The 5-HT1A receptor antagonist robalzotan completely reverses citalopram-induced inhibition of serotonergic cell firing

Abstract 5-HT 1A receptor antagonists have been suggested to increase the efficacy of selective serotonin (5-hydroxytryptamine; 5-HT) reuptake inhibitors in the treatment of depression by enhancing the increase in brain 5-HT induced by 5-HT reuptake blockade.
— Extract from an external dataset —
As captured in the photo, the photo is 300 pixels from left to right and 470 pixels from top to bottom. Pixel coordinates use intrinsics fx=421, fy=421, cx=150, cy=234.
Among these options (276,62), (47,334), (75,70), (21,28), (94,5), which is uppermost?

Here, the novel 5-HT 1A receptor antagonist robalzotan [( R )-3- N , N -dicyclobutylamino-8-fluoro-3,4-dihydro-2 H -1-benzopyran-5-carboxamide hydrogen (2 R , 3 R ) tartrate monohydrate] (12.5, 25, 50, 100 μg/kg, i.v.) was found to completely reverse the acute inhibitory effect of citalopram (300 μg/kg i.v.) or paroxetine (100 μg/kg, i.v.) on the activity of 5-HT neurons in the dorsal raphe nucleus in rats. Robalzotan (5, 50 μg/kg, i.v.) by itself increased the firing rate of the majority of 5-HT cells studied. The present results suggest that robalzotan may indeed augment the increases in 5-HT output induced by selective 5-HT reuptake inhibitors by antagonizing the feedback inhibition of 5-HT cell firing produced by such drugs. Thus, robalzotan may be effective by enhancing the action of selective 5-HT reuptake inhibitors or as monotherapy in the treatment of depression.